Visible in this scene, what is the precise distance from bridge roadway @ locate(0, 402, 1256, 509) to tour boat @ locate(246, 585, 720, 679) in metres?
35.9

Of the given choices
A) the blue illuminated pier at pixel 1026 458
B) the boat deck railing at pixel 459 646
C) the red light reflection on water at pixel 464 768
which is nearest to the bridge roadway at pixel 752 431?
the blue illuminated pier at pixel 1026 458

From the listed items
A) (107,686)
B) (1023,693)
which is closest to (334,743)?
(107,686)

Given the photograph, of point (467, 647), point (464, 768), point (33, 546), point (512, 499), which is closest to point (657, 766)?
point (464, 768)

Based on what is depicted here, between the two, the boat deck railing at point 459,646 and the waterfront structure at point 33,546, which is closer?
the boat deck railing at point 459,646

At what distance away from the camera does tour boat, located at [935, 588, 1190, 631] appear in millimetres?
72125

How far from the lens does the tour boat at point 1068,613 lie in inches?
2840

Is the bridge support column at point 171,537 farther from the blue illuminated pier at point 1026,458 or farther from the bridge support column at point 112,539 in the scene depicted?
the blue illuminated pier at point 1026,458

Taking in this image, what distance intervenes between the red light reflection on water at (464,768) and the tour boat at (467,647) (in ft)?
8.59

____

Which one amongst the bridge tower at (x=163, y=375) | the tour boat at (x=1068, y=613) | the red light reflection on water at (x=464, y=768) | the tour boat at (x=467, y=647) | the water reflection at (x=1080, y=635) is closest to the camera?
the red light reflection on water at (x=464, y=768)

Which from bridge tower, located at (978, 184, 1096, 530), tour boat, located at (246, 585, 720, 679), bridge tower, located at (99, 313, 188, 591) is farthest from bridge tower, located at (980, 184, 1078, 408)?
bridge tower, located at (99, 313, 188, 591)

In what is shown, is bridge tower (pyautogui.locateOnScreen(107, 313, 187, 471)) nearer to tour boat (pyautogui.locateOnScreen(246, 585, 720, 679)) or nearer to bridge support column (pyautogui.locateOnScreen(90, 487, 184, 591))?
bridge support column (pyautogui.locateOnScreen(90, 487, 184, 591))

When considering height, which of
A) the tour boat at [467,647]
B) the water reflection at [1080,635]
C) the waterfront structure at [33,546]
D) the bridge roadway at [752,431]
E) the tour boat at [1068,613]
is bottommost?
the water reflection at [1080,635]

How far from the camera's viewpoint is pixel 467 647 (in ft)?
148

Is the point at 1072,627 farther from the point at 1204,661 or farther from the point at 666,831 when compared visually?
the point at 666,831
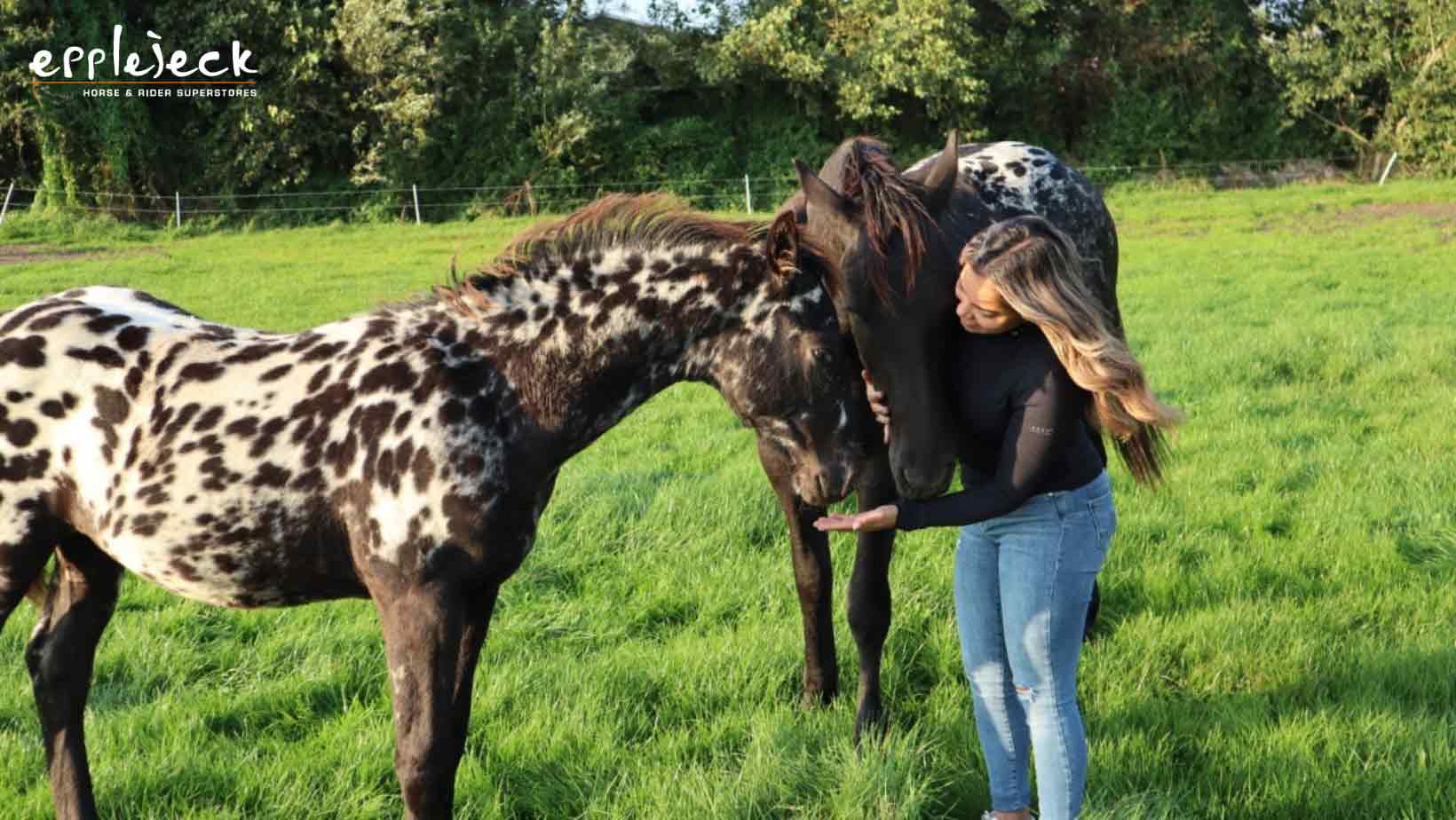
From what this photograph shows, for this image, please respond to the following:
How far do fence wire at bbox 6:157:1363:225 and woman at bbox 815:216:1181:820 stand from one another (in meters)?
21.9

____

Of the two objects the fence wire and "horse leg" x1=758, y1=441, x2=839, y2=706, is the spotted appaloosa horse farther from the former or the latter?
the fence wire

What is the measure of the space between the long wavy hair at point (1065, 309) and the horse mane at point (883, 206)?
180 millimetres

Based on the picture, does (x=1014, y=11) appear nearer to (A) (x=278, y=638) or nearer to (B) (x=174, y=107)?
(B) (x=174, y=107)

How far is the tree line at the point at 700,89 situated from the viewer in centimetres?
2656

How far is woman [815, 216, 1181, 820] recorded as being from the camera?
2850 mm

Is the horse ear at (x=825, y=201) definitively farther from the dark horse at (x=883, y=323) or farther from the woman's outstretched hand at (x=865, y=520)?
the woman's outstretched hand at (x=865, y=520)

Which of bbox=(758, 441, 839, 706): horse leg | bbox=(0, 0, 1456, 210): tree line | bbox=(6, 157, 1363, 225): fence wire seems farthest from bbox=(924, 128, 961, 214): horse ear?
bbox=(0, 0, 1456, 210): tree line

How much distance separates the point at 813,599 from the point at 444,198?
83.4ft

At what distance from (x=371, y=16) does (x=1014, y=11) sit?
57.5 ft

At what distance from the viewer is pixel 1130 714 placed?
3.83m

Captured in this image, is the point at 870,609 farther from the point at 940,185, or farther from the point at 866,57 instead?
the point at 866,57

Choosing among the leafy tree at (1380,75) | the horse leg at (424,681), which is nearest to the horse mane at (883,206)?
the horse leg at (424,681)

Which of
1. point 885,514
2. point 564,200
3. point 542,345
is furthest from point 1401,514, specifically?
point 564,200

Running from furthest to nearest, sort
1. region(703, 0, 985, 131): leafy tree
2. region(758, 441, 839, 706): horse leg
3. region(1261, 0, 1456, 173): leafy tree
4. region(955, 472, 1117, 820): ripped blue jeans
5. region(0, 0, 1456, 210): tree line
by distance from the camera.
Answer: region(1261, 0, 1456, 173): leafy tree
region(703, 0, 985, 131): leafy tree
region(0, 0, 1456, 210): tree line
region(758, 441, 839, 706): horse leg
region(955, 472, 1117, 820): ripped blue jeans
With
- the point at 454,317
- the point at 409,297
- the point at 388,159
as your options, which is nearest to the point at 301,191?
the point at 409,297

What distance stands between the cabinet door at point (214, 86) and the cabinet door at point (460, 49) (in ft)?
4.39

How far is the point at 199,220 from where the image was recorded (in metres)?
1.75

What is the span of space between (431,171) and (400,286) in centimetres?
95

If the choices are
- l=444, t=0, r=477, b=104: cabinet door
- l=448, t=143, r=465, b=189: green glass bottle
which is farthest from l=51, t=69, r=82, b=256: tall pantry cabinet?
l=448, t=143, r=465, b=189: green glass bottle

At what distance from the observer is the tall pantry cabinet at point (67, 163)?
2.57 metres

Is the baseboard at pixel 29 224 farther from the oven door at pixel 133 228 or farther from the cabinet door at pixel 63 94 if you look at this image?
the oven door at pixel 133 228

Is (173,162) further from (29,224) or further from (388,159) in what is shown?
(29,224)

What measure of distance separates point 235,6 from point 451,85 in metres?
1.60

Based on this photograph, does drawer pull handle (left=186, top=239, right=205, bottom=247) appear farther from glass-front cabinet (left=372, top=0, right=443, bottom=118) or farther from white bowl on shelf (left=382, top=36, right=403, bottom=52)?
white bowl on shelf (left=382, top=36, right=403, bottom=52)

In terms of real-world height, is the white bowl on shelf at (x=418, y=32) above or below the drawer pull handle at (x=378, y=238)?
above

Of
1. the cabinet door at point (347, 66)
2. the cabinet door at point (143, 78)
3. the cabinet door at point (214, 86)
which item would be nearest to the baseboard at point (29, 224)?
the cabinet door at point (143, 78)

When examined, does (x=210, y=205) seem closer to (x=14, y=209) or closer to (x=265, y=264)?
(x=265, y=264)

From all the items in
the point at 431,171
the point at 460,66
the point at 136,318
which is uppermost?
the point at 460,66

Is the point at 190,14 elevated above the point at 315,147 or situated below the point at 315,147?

____

Count how many lines in the records above contain the word "reflection", treating uppercase and lowercase letters as different. Reply with the number alone.

6